START Dataset excerpts

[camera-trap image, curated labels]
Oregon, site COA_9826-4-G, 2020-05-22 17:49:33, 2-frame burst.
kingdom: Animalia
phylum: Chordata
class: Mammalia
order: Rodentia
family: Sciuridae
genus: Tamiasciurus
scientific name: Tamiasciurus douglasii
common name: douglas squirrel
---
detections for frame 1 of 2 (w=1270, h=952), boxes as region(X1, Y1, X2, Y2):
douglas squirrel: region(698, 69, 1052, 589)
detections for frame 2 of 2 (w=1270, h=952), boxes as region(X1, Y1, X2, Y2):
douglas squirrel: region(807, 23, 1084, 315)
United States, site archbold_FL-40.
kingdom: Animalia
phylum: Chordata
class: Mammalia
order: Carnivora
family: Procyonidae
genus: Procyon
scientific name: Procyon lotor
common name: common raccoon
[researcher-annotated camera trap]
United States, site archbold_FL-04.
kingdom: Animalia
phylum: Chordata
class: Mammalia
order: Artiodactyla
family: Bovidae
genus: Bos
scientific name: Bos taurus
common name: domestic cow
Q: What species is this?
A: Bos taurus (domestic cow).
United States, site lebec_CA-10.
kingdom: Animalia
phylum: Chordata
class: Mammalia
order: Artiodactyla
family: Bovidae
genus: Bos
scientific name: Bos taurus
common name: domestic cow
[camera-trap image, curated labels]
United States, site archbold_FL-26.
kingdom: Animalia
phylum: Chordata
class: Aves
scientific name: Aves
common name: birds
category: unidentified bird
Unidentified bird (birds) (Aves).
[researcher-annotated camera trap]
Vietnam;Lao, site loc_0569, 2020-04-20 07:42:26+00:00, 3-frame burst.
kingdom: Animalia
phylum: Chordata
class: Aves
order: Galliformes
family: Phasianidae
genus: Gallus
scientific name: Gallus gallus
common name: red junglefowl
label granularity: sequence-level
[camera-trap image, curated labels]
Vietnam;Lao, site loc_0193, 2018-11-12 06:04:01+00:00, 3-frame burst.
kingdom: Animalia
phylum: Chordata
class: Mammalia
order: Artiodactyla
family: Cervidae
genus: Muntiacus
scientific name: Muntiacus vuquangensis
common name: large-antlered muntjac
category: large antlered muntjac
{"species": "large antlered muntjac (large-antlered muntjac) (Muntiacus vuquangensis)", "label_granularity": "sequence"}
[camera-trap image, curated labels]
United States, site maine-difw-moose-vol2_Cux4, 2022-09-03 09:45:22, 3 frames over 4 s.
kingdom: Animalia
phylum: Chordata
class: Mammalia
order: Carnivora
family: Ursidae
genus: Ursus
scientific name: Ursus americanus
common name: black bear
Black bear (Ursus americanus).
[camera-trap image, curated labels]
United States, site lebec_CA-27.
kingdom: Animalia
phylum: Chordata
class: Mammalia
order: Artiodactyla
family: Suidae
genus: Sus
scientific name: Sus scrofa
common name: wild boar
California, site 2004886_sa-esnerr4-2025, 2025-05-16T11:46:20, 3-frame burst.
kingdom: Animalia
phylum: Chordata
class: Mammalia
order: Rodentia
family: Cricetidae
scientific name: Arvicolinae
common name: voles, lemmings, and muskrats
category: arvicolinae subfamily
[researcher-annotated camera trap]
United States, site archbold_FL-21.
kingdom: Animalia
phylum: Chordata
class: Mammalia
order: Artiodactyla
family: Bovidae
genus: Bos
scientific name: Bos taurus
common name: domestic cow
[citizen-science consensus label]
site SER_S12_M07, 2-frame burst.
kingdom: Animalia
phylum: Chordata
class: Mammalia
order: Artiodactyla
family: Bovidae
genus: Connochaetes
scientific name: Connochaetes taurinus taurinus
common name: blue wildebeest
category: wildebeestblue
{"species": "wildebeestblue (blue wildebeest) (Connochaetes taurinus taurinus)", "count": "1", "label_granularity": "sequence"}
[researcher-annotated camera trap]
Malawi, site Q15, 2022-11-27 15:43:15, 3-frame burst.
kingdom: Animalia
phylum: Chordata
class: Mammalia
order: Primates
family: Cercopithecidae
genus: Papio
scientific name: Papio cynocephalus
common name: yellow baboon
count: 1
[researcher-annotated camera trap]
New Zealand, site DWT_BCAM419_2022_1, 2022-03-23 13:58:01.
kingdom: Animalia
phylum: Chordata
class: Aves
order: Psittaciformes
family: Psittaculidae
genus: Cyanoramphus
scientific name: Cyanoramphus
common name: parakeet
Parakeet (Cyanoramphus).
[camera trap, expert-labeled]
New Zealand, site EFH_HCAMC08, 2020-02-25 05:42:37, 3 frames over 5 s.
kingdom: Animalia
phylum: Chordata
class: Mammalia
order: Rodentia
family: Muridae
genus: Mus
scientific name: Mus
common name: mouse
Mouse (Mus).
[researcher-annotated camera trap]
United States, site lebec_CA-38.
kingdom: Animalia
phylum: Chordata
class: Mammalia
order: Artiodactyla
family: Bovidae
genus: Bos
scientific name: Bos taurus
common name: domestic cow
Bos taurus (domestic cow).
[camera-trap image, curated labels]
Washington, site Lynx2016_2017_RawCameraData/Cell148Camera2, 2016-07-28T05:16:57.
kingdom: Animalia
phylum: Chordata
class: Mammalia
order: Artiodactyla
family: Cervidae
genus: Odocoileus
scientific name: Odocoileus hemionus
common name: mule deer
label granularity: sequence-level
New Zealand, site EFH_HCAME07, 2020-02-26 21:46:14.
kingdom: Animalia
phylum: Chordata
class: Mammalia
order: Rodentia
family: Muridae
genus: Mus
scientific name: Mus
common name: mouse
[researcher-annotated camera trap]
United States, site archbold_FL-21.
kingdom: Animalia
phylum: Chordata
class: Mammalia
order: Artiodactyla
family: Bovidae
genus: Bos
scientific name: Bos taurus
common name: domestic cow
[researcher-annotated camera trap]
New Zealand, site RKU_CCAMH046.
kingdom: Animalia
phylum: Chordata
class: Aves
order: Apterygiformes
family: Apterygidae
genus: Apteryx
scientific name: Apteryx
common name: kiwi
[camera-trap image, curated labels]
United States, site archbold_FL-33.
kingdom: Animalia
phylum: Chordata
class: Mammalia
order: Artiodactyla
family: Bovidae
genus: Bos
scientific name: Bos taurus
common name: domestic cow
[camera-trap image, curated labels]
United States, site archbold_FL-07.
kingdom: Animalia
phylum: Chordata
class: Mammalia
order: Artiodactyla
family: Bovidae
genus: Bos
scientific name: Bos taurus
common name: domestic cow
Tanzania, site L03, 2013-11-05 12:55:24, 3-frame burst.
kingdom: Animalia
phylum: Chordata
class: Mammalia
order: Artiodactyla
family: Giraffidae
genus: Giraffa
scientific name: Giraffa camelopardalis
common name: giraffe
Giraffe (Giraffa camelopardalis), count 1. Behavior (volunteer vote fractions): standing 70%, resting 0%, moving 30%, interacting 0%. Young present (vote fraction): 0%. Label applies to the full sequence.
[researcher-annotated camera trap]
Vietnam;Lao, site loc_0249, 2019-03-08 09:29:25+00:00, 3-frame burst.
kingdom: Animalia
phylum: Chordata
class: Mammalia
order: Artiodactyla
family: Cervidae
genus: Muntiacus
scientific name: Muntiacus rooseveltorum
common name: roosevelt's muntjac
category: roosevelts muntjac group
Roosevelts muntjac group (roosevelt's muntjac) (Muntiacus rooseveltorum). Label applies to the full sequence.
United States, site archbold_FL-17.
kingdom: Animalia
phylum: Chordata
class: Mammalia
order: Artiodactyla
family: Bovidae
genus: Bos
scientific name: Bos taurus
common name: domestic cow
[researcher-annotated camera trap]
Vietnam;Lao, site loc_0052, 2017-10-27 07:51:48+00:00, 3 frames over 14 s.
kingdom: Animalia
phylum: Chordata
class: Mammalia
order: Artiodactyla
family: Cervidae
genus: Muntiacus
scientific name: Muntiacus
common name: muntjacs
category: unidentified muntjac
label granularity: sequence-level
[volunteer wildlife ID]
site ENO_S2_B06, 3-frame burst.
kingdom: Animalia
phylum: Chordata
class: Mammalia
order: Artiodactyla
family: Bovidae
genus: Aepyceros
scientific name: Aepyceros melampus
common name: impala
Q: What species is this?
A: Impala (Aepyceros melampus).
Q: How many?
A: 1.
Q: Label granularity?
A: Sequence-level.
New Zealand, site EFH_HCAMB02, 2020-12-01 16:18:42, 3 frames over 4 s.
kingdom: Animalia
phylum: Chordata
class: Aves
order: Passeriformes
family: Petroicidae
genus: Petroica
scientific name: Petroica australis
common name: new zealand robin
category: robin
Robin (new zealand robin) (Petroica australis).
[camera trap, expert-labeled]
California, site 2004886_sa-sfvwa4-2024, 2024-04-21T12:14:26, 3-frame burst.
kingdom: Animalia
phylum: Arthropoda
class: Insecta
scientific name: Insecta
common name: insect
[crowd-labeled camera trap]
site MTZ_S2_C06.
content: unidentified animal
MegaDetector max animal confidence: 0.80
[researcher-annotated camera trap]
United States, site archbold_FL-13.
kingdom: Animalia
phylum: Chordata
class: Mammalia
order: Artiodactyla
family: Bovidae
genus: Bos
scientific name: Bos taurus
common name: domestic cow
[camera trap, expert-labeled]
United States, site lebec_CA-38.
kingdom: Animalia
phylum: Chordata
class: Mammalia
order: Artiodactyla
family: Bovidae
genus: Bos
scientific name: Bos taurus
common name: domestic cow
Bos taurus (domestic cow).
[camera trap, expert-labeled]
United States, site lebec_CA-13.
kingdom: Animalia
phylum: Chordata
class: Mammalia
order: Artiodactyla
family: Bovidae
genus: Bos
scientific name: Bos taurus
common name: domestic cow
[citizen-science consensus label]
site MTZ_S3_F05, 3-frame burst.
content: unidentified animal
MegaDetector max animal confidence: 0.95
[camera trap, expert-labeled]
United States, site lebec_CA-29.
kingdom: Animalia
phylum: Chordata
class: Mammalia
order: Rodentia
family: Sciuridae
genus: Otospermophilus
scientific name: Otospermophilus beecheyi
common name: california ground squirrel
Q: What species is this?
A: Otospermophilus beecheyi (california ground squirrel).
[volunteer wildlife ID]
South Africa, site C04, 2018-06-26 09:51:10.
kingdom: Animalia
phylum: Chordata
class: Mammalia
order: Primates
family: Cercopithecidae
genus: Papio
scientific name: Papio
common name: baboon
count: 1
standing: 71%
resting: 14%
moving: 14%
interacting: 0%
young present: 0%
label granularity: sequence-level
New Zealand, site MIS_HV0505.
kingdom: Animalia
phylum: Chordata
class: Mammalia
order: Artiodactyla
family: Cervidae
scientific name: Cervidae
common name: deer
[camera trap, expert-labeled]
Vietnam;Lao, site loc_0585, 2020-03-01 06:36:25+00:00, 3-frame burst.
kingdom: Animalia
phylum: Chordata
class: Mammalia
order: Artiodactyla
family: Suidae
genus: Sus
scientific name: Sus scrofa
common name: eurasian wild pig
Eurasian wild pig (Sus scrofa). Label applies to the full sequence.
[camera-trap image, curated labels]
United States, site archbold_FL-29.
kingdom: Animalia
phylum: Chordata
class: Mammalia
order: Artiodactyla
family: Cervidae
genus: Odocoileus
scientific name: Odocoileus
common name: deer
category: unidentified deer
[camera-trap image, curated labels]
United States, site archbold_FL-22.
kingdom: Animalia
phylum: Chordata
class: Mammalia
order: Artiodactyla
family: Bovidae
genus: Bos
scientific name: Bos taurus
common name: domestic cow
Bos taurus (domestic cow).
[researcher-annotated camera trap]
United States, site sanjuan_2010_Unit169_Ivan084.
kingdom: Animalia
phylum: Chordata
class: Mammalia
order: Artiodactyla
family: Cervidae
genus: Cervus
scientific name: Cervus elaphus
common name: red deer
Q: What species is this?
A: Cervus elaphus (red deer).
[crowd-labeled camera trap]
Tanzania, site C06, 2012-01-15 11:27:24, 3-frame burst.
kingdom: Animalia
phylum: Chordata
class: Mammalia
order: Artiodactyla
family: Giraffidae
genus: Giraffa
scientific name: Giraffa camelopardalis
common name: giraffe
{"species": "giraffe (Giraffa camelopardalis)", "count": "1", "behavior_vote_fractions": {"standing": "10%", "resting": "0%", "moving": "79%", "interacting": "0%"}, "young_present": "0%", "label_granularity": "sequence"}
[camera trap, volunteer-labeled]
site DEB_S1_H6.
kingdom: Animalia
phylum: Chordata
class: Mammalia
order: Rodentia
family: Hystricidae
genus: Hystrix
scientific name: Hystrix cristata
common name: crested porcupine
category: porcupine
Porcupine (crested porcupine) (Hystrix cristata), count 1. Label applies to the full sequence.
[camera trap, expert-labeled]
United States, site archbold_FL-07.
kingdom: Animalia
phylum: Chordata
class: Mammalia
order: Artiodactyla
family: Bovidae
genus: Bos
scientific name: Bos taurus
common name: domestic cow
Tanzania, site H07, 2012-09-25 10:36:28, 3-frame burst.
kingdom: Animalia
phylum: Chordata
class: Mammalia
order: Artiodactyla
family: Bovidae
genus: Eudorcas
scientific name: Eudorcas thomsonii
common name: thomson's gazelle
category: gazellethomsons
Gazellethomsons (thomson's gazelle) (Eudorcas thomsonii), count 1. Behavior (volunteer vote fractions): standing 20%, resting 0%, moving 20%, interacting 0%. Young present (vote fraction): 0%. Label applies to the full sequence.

END Dataset excerpts

Try it: Scan the entries above for the word "Odocoileus" and collect each line holding it.

Written solution:
genus: Odocoileus
scientific name: Odocoileus hemionus
genus: Odocoileus
scientific name: Odocoileus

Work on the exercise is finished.